Extract to read:
To test your function, try reading the file Data/missing.csv
above.
For example:
>>> portfolio = parse_csv('Data/missing.csv', types=[str, int, float])
Row 4: Couldn't convert ['MSFT', '', '51.23']
Row 4: Reason invalid literal for int() with base 10: ''
Row 7: Couldn't convert ['IBM', '', '70.44']
Row 7: Reason invalid literal for int() with base 10: ''
>>>
>>> portfolio
[{'price': 32.2, 'name': 'AA', 'shares': 100}, {'price': 91.1, 'name': 'IBM', 'shares': 50}, {'price': 83.44, 'name': 'CAT', 'shares': 150}, {'price': 40.37, 'name': 'GE', 'shares': 95}, {'price': 65.1, 'name': 'MSFT', 'shares': 50}]
>>>
(c) Silencing Errors
Modify the parse_csv()
function so that parsing error messages can
be silenced if desired by the user. For example:
>>> portfolio = parse_csv('Data/missing.csv', types=[str,int,float], silence_errors=True)
>>> portfolio
[{'price': 32.2, 'name': 'AA', 'shares': 100}, {'price': 91.1, 'name': 'IBM', 'shares': 50}, {'price': 83.44, 'name': 'CAT', 'shares': 150}, {'price': 40.37, 'name': 'GE', 'shares': 95}, {'price': 65.1, 'name': 'MSFT', 'shares': 50}]
>>>

Exercise requirements:
Print the parse_csv exercise above verbatim, keeping every line of the interpreter sessions unchanged.

Supplied material:
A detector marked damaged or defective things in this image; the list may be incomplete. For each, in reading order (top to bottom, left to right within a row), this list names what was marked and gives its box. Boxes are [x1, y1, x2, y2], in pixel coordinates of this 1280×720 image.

...

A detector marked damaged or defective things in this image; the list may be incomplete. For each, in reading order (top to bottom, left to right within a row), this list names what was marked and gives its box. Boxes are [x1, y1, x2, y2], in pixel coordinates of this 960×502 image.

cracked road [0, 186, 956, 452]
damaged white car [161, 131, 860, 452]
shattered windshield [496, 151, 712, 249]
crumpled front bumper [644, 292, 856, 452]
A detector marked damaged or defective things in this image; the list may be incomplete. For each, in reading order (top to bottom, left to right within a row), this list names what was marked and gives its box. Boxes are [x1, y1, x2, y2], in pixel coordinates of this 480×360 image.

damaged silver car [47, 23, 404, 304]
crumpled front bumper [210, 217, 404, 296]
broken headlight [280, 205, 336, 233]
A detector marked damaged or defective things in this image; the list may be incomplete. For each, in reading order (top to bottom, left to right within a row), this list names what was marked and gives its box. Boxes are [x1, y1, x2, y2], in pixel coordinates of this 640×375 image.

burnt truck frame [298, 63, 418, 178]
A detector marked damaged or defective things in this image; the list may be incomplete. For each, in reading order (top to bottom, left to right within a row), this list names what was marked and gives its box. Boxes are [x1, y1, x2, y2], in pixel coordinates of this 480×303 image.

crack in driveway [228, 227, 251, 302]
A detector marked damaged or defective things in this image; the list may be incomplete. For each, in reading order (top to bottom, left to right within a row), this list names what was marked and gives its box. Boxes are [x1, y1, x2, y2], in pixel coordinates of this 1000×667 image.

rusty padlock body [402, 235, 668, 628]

Response for this exercise:
To test your function, try reading the file Data/missing.csv
above.
For example:
>>> portfolio = parse_csv('Data/missing.csv', types=[str, int, float])
Row 4: Couldn't convert ['MSFT', '', '51.23']
Row 4: Reason invalid literal for int() with base 10: ''
Row 7: Couldn't convert ['IBM', '', '70.44']
Row 7: Reason invalid literal for int() with base 10: ''
>>>
>>> portfolio
[{'price': 32.2, 'name': 'AA', 'shares': 100}, {'price': 91.1, 'name': 'IBM', 'shares': 50}, {'price': 83.44, 'name': 'CAT', 'shares': 150}, {'price': 40.37, 'name': 'GE', 'shares': 95}, {'price': 65.1, 'name': 'MSFT', 'shares': 50}]
>>>
(c) Silencing Errors
Modify the parse_csv()
function so that parsing error messages can
be silenced if desired by the user. For example:
>>> portfolio = parse_csv('Data/missing.csv', types=[str,int,float], silence_errors=True)
>>> portfolio
[{'price': 32.2, 'name': 'AA', 'shares': 100}, {'price': 91.1, 'name': 'IBM', 'shares': 50}, {'price': 83.44, 'name': 'CAT', 'shares': 150}, {'price': 40.37, 'name': 'GE', 'shares': 95}, {'price': 65.1, 'name': 'MSFT', 'shares': 50}]
>>>